BEGIN Provided data

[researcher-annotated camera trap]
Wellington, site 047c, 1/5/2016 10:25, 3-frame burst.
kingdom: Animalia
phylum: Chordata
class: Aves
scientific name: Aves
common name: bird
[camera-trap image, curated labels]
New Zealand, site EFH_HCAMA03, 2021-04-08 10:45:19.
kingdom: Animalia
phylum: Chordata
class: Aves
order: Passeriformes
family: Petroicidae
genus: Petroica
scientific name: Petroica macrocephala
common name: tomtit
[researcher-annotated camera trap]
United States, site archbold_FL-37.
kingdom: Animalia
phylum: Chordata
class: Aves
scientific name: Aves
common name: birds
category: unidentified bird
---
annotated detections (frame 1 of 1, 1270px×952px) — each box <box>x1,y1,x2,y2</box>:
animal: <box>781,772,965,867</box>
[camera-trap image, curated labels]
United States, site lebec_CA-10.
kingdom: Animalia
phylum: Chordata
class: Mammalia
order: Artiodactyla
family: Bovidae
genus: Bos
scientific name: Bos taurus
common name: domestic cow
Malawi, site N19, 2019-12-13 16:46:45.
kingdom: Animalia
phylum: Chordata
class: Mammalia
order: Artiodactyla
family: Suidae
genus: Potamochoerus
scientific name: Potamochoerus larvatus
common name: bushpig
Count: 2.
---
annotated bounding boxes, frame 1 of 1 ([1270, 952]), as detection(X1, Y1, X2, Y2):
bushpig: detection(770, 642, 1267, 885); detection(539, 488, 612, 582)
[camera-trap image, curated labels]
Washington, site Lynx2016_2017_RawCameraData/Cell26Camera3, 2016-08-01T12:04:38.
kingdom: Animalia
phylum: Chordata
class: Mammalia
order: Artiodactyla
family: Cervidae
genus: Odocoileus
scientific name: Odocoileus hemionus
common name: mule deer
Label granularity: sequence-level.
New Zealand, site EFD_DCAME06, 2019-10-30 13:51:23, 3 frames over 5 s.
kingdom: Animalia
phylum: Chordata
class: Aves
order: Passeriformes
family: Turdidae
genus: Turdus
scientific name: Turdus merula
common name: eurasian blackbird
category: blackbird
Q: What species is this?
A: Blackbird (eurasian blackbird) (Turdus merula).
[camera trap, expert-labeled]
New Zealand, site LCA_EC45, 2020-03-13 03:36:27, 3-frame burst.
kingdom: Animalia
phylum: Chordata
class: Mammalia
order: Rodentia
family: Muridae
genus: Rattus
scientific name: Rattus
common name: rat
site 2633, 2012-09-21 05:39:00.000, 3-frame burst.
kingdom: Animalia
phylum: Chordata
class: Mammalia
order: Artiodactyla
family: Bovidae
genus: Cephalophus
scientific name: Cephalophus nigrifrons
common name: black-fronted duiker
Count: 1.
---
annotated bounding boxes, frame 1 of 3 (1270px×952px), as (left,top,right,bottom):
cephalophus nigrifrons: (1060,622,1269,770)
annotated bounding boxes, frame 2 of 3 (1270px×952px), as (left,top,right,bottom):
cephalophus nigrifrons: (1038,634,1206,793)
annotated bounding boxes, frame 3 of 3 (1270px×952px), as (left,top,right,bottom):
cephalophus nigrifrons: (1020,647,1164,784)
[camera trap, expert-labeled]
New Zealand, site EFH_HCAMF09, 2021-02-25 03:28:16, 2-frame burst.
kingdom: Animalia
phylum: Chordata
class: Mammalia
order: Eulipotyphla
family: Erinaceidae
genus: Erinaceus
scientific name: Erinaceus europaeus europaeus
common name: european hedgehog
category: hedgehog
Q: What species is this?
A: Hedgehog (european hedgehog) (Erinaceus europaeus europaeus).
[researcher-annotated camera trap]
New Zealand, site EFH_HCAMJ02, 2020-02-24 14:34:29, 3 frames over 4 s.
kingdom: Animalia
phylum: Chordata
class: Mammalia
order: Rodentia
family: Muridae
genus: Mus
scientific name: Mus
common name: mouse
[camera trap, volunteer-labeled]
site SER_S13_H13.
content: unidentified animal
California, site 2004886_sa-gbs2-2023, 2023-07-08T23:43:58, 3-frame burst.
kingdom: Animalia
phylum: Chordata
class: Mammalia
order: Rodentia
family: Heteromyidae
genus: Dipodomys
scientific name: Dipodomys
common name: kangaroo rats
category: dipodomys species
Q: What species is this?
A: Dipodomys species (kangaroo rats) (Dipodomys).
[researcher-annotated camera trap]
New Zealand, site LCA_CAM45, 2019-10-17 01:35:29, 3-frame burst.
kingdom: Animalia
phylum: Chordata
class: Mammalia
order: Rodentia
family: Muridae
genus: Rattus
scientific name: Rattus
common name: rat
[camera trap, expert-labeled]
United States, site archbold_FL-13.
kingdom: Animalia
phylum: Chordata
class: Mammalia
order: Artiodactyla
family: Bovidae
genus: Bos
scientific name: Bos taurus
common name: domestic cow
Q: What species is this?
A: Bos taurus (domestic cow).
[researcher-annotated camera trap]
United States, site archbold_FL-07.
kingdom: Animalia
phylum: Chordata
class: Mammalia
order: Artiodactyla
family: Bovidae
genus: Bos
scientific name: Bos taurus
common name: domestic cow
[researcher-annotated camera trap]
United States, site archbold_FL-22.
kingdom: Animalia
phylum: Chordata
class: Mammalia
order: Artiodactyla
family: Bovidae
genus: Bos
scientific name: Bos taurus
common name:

END Provided data

> Work required
Give back exactly the lines above starting at the line where "common name: european hedgehog" appears and ending at the line where "scientific name: Mus" appears, both included, with no other lines.

> Result for this task
common name: european hedgehog
category: hedgehog
Q: What species is this?
A: Hedgehog (european hedgehog) (Erinaceus europaeus europaeus).
[researcher-annotated camera trap]
New Zealand, site EFH_HCAMJ02, 2020-02-24 14:34:29, 3 frames over 4 s.
kingdom: Animalia
phylum: Chordata
class: Mammalia
order: Rodentia
family: Muridae
genus: Mus
scientific name: Mus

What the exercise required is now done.